Luke yawned his disapproval and trotted away. Head hung low.
Upstairs a door closed. Anne look up the long, creaky staircase leading to the second floor. A woman in her mid forties stands at the top of the stairs, her arms crossed over her chest. Her long graying hair pulled back into a tight knot. She was still dressed in a robe and pajamas.
“Your almost two hours late!”
Anne drops the mail on the stand near the front door. “You know what today is.” She slides off her flannel jacket. Hanging it on a coat-rack. “I had to stop and get some flowers.”
Her mother starts down the stairs. Her robe flowing behind her like a cape. Like a small town Red Queen. “I don’t know why you bother. Your father is dead. I’m not.”
Anne could feel her headache pounding harder. It felt like her temples were about to burst. “Please mom, not today.” She rubbed her forehead as the pain grew.
Her mother strode past her, towards the dining room entrance. “You leave me here all day. Alone. Who knows what could happen.” She stops in the archway of the dining room.
“Your not alone. There’s Luke.”
At the mention of his name. Luke walks back in. Anne kneels down and pets his head.
Her mother scoffed. “That mutt? He’s good for nothing. Just sleeps all day.”
Anne hugs Luke. “No your not boy. Don’t listen to her.”
The woman turns, entering the dining room. “Why should he? Nobody else does.”
Anne stays there, hugging Luke, until the dog squirms free. She could hear her mom out in the kitchen. Taking something from the stove.
Her mother called out from the kitchen. “I wouldn’t have to be here alone, if it wasn’t for you.”
“Thanks mom.” Anne said under her breath. “Thanks a lot.”
“Dinner is almost ready honey.”
Anne stood. Feeling defeated, she headed up the stairs.
Anne climbed the narrow steps up into the attic. Clicking on the bare bulb that hung from the ceiling. The attic was beyond cluttered. Boxes, old furniture, old clothes. It all need to be sorted out. Neither Anne or her mother had yet to attempt it. A thin layer of dust covered everything. The air felt thick, hot, stagnant.
Anne wasn’t here to clean though. She was looking for something. She hadn’t been up here since last year. All of dad’s stuff was up here. Anne’s mother had made them drag it all up here a few weeks after he’d died. She was here for her dad’s army foot locker.
Anne glanced at the far end of the attic. Under a low arch in the ceiling, it was bathed in shadows. Only the ends of a couple of boxes were visible. She felt a chill creep down her spine. What was over there? She couldn’t remember what they’d put there.
Anne turned away. No matter. She knew the foot locker wasn’t over there. She walked over to an old desk. Dad had kept it in the living room. He always sat behind it, working on stuff as they watched TV. Sometimes he’d be paying bills, but most of the time he’d build models. There had been a few battleships, some planes, but mostly he’d built cars. They were all gone now. Mom had thrown them out. All that work he’d put into them and mom junked them.

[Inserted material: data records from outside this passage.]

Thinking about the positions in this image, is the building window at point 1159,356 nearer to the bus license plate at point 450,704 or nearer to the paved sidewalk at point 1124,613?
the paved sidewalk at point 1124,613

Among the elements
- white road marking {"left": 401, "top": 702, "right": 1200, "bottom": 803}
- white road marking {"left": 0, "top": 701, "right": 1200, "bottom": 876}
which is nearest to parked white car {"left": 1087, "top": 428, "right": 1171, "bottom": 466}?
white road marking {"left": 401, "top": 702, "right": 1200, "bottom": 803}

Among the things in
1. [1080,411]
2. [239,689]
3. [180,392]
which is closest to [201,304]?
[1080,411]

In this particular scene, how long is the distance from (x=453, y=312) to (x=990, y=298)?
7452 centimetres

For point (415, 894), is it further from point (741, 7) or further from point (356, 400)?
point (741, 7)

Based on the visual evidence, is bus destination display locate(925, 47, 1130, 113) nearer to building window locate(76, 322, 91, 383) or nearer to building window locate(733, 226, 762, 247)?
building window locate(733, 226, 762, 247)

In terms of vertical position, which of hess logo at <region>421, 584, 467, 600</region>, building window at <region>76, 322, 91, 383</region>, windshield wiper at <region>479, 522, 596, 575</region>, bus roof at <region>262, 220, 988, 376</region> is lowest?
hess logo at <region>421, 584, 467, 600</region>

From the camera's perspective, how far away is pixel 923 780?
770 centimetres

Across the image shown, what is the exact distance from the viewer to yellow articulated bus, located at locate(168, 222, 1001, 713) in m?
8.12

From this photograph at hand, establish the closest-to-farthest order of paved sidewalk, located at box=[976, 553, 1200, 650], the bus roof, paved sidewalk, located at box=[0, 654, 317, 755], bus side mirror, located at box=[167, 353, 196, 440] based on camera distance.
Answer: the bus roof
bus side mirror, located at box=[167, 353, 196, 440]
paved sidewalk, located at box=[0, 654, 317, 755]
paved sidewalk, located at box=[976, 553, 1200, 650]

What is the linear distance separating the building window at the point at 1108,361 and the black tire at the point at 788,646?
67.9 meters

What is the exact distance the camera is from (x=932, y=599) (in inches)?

Pushed under the desk was the foot locker. Anne had to fight mom to keep this much of his stuff. She slide the locker out. Flipping the large metal latches up. The lid of the locker groaned as she pushed it up. On top of a large pile of clothes, books and photos was a sheathed hatchet. It was dad’s from the army. The sheath still had a leathery smell after all these years. A little sharping stone sat in an attached pocket. Anne lifted the hatchet and set it aside. Underneath was a haphazard stack of old photos. More then a few of them were yellowed with age. She carefully picked them up. Some sliding out of her hands, falling back into the locker. There on top was a photo of her father, standing proudly in his army uniform. A broad smile on his face. In another, he’s working on the pickup. The hood up, a Coke bottle in one of his hands. In the other hand a wrench. He’s looking over his shoulder at whoever is taking the photo. Looking a little annoyed. The next picture is of him and mom holding a baby. Anne. Two days after she was born. Another one is off Anne’s eighth birthday party. Anne is posing with the large doll she’d gotten. All the other kids are smiling, except for one girl in a white dress. The girl is frowning. Her eyes seem to be staring through the camera. Who was that girl? She didn’t look like any of the girl’s in Anne’s class at the time. The girl’s eyes unnerved Anne. So much so, she dropped the photo back in the locker. Under that one is a picture of her and Sam. They looked to be about ten or eleven in the picture. Both of them were grinning, standing together on the beach. They’d spent the day at the lake. It was the Fourth of July then. That night there had been a cool fireworks display. Things had been better then.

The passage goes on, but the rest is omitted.